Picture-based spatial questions

****************

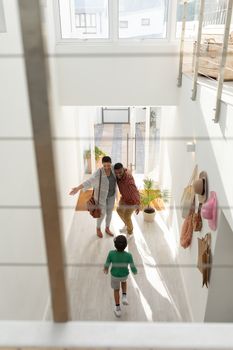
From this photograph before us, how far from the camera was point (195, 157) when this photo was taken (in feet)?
6.27

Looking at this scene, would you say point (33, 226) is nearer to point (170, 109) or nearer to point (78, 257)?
point (78, 257)

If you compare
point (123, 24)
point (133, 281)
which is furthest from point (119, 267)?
point (123, 24)

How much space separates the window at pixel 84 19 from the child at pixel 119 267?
1719mm

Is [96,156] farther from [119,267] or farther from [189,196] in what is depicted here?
[119,267]

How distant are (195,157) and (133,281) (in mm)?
973

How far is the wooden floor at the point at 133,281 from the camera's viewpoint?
2.02 meters

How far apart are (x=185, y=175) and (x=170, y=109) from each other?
0.82 m

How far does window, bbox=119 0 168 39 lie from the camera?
261 centimetres

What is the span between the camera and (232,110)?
1155 millimetres

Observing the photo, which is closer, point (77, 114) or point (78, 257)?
point (78, 257)

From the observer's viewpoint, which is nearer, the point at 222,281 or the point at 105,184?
the point at 222,281

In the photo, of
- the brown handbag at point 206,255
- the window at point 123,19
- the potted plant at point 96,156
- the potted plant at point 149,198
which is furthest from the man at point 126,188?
the potted plant at point 96,156

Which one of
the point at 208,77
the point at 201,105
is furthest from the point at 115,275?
the point at 208,77

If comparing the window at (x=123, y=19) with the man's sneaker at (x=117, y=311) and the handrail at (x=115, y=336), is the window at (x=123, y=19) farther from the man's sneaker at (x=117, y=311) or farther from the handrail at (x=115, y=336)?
the handrail at (x=115, y=336)
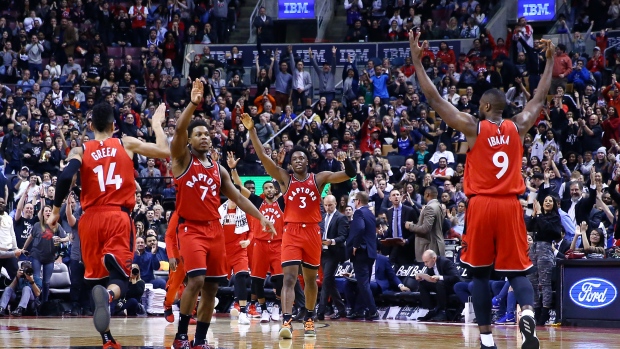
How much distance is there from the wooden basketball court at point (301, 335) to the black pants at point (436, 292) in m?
0.79

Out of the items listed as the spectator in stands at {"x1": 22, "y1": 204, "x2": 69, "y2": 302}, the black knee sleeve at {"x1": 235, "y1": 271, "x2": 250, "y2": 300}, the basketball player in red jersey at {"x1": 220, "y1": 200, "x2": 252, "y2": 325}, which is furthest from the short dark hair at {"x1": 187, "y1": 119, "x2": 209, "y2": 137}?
the spectator in stands at {"x1": 22, "y1": 204, "x2": 69, "y2": 302}

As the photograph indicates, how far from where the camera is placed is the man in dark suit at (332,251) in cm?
1748

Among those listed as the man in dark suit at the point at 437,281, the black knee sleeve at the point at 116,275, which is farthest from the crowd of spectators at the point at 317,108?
the black knee sleeve at the point at 116,275

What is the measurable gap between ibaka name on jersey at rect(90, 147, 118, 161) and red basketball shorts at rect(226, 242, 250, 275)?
7.11 metres

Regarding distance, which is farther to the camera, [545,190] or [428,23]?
[428,23]

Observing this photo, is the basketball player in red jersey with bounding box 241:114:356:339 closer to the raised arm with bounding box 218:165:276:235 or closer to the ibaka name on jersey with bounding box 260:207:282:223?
the raised arm with bounding box 218:165:276:235

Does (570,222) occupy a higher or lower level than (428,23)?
lower

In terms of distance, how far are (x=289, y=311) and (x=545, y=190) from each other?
789cm

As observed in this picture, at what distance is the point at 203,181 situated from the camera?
10.0m

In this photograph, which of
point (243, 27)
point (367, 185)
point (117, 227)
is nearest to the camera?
point (117, 227)

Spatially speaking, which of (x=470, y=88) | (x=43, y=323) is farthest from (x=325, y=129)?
(x=43, y=323)

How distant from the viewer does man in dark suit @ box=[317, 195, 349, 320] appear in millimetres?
17484

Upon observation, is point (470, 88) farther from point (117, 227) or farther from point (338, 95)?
point (117, 227)

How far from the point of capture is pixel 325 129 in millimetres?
24984
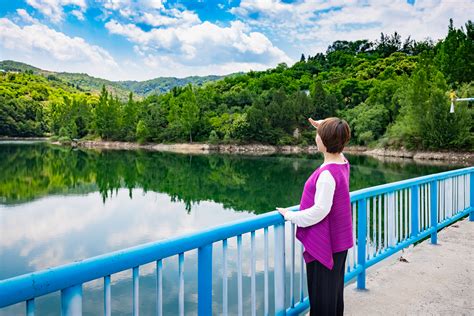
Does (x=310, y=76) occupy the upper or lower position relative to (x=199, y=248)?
upper

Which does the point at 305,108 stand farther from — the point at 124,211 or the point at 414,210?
the point at 414,210

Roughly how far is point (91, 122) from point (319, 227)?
3261 inches

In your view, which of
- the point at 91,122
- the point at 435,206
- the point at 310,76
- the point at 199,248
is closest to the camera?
the point at 199,248

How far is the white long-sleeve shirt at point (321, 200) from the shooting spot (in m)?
2.22

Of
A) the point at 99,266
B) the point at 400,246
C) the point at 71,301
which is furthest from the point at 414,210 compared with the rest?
the point at 71,301

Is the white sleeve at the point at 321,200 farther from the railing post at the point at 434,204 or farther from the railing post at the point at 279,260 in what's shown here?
the railing post at the point at 434,204

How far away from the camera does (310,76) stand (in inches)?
4085

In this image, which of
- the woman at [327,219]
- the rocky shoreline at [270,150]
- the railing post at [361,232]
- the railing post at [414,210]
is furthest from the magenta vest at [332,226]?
the rocky shoreline at [270,150]

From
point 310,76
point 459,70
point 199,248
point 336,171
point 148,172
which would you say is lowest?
point 148,172

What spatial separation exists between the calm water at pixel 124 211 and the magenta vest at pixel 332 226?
5232 mm

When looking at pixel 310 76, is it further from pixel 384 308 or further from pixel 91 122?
pixel 384 308

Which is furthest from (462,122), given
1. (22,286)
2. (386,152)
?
(22,286)

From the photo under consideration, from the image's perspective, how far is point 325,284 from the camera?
7.80 feet

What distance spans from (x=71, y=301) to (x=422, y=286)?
3506 mm
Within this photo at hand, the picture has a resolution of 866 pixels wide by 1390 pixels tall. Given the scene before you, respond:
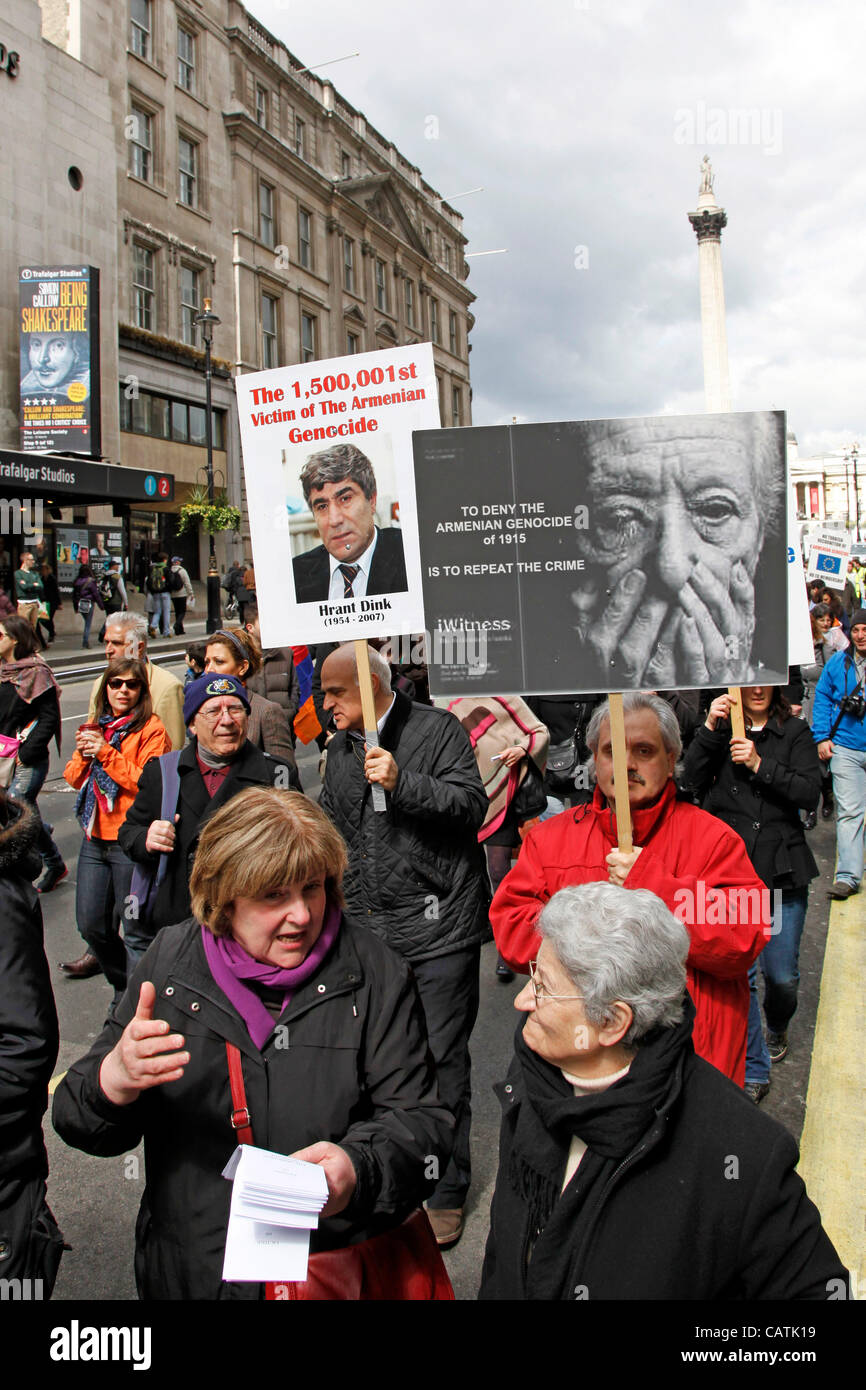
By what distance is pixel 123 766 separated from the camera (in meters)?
5.00

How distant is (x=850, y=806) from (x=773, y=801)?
9.10 ft

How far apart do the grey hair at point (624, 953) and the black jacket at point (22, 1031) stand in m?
1.21

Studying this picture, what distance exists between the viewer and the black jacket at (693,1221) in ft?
5.87

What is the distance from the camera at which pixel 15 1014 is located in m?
2.35

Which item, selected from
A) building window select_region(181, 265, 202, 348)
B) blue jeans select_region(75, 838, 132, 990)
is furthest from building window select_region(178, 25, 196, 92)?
blue jeans select_region(75, 838, 132, 990)

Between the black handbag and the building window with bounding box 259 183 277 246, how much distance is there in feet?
121

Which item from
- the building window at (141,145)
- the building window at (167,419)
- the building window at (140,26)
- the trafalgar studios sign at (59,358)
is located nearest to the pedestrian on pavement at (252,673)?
the trafalgar studios sign at (59,358)

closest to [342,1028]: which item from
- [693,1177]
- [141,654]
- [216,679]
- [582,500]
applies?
[693,1177]

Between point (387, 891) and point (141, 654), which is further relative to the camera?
point (141, 654)

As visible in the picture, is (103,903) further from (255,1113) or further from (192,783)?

****************

→ What to work on:
Convert all of the material above into a JSON list of strings with one string per line, omitting blank lines and leaving out the pictures.

→ Output:
[
  "From this photograph before us, how far from the camera was point (195, 157) when this photo was taken (in feet)?",
  "6.27",
  "Looking at this scene, would you say point (33, 226) is nearer to point (170, 109) or nearer to point (78, 257)?",
  "point (78, 257)",
  "If you compare",
  "point (123, 24)",
  "point (133, 281)",
  "which is furthest from point (119, 267)?",
  "point (123, 24)",
  "How much space separates the window at pixel 84 19 from the child at pixel 119 267?",
  "1719mm",
  "Is [96,156] farther from [119,267] or farther from [189,196] in what is depicted here?",
  "[119,267]",
  "How distant are (195,157) and (133,281) (in mm)?",
  "973",
  "How far is the wooden floor at the point at 133,281 from the camera's viewpoint?",
  "2.02 meters",
  "How far apart are (x=185, y=175) and (x=170, y=109) from each other?",
  "0.82 m",
  "How far does window, bbox=119 0 168 39 lie from the camera?",
  "261 centimetres",
  "What is the span between the camera and (232,110)?",
  "1155 millimetres",
  "Observing the photo, which is closer, point (77, 114) or point (78, 257)?",
  "point (78, 257)",
  "From the observer's viewpoint, which is nearer, the point at 222,281 or the point at 105,184?",
  "the point at 222,281",
  "In the photo, of",
  "- the brown handbag at point 206,255",
  "- the window at point 123,19",
  "- the potted plant at point 96,156",
  "- the potted plant at point 149,198",
  "which is furthest from the man at point 126,188?",
  "the potted plant at point 96,156",
  "Which one of",
  "the point at 208,77",
  "the point at 201,105",
  "is furthest from the point at 115,275?",
  "the point at 208,77",
  "If comparing the window at (x=123, y=19) with the man's sneaker at (x=117, y=311) and the handrail at (x=115, y=336), is the window at (x=123, y=19) farther from the man's sneaker at (x=117, y=311) or farther from the handrail at (x=115, y=336)?",
  "the handrail at (x=115, y=336)",
  "How much distance is there from the wooden basketball court at point (301, 335) to the black pants at point (436, 292) in m?",
  "0.79",
  "Out of the items listed as the spectator in stands at {\"x1\": 22, \"y1\": 204, \"x2\": 69, \"y2\": 302}, the black knee sleeve at {\"x1\": 235, \"y1\": 271, \"x2\": 250, \"y2\": 300}, the basketball player in red jersey at {\"x1\": 220, \"y1\": 200, \"x2\": 252, \"y2\": 325}, which is furthest from the short dark hair at {\"x1\": 187, \"y1\": 119, \"x2\": 209, \"y2\": 137}?",
  "the spectator in stands at {\"x1\": 22, \"y1\": 204, \"x2\": 69, \"y2\": 302}",
  "As the photograph indicates, how far from where the camera is placed is the man in dark suit at (332,251) in cm?",
  "1748",
  "Among those listed as the man in dark suit at the point at 437,281, the black knee sleeve at the point at 116,275, which is farthest from the crowd of spectators at the point at 317,108?",
  "the black knee sleeve at the point at 116,275",
  "What is the measurable gap between ibaka name on jersey at rect(90, 147, 118, 161) and red basketball shorts at rect(226, 242, 250, 275)?",
  "7.11 metres",
  "Regarding distance, which is farther to the camera, [545,190] or [428,23]?",
  "[428,23]",
  "Observing this photo, is the basketball player in red jersey with bounding box 241:114:356:339 closer to the raised arm with bounding box 218:165:276:235 or closer to the ibaka name on jersey with bounding box 260:207:282:223?",
  "the raised arm with bounding box 218:165:276:235",
  "Does (570,222) occupy a higher or lower level than (428,23)?",
  "lower",
  "In terms of distance, how far are (x=289, y=311) and (x=545, y=190) from each other?",
  "789cm",
  "As observed in this picture, at what distance is the point at 203,181 situated from the camera?",
  "10.0m",
  "In this photograph, which of",
  "point (243, 27)",
  "point (367, 185)",
  "point (117, 227)",
  "is nearest to the camera?",
  "point (117, 227)",
  "Spatially speaking, which of (x=470, y=88) | (x=43, y=323) is farthest from (x=325, y=129)?",
  "(x=43, y=323)",
  "How distant from the viewer does man in dark suit @ box=[317, 195, 349, 320] appear in millimetres?",
  "17484",
  "Upon observation, is point (470, 88) farther from point (117, 227) or farther from point (338, 95)?",
  "point (117, 227)",
  "How far from the point of capture is pixel 325 129 in millimetres?",
  "24984",
  "Does (x=310, y=76) occupy the upper or lower position relative to (x=199, y=248)?",
  "upper",
  "Which does the point at 305,108 stand farther from — the point at 124,211 or the point at 414,210?",
  "the point at 414,210",
  "Roughly how far is point (91, 122) from point (319, 227)?",
  "3261 inches",
  "In your view, which of",
  "- the point at 91,122",
  "- the point at 435,206",
  "- the point at 310,76",
  "- the point at 199,248",
  "is closest to the camera?",
  "the point at 199,248",
  "How far is the white long-sleeve shirt at point (321, 200) from the shooting spot (in m)?",
  "2.22",
  "Of",
  "A) the point at 99,266",
  "B) the point at 400,246",
  "C) the point at 71,301",
  "which is furthest from the point at 414,210 compared with the rest?",
  "the point at 71,301",
  "Is the white sleeve at the point at 321,200 farther from the railing post at the point at 434,204 or farther from the railing post at the point at 279,260 in what's shown here?",
  "the railing post at the point at 434,204",
  "How far away from the camera does (310,76) stand (in inches)?",
  "4085",
  "In this image, which of",
  "- the woman at [327,219]",
  "- the rocky shoreline at [270,150]",
  "- the railing post at [361,232]",
  "- the railing post at [414,210]",
  "is furthest from the magenta vest at [332,226]?",
  "the rocky shoreline at [270,150]",
  "From",
  "point 310,76",
  "point 459,70",
  "point 199,248",
  "point 336,171",
  "point 148,172",
  "which would you say is lowest?",
  "point 148,172",
  "What spatial separation exists between the calm water at pixel 124 211 and the magenta vest at pixel 332 226?",
  "5232 mm",
  "When looking at pixel 310 76, is it further from pixel 384 308 or further from pixel 91 122?",
  "pixel 384 308",
  "Which is furthest from (462,122), given",
  "1. (22,286)",
  "2. (386,152)",
  "?",
  "(22,286)",
  "From the photo under consideration, from the image's perspective, how far is point 325,284 from the camera?",
  "7.80 feet",
  "What distance spans from (x=71, y=301) to (x=422, y=286)?",
  "3506 mm",
  "Within this photo at hand, the picture has a resolution of 866 pixels wide by 1390 pixels tall. Given the scene before you, respond:",
  "By what distance is pixel 123 766 separated from the camera (in meters)?",
  "5.00",
  "How distant is (x=850, y=806) from (x=773, y=801)?",
  "9.10 ft",
  "How far apart do the grey hair at point (624, 953) and the black jacket at point (22, 1031) stand in m?",
  "1.21",
  "Studying this picture, what distance exists between the viewer and the black jacket at (693,1221) in ft?",
  "5.87",
  "What is the distance from the camera at which pixel 15 1014 is located in m?",
  "2.35",
  "Which item, selected from",
  "A) building window select_region(181, 265, 202, 348)",
  "B) blue jeans select_region(75, 838, 132, 990)",
  "is furthest from building window select_region(178, 25, 196, 92)?",
  "blue jeans select_region(75, 838, 132, 990)",
  "Between the black handbag and the building window with bounding box 259 183 277 246, how much distance is there in feet?",
  "121",
  "Which item from",
  "- the building window at (141,145)",
  "- the building window at (167,419)",
  "- the building window at (140,26)",
  "- the trafalgar studios sign at (59,358)",
  "is located nearest to the pedestrian on pavement at (252,673)?",
  "the trafalgar studios sign at (59,358)",
  "closest to [342,1028]: which item from",
  "- [693,1177]",
  "- [141,654]",
  "- [216,679]",
  "- [582,500]",
  "applies?",
  "[693,1177]",
  "Between point (387, 891) and point (141, 654), which is further relative to the camera?",
  "point (141, 654)",
  "As visible in the picture, is (103,903) further from (255,1113) or further from (192,783)?"
]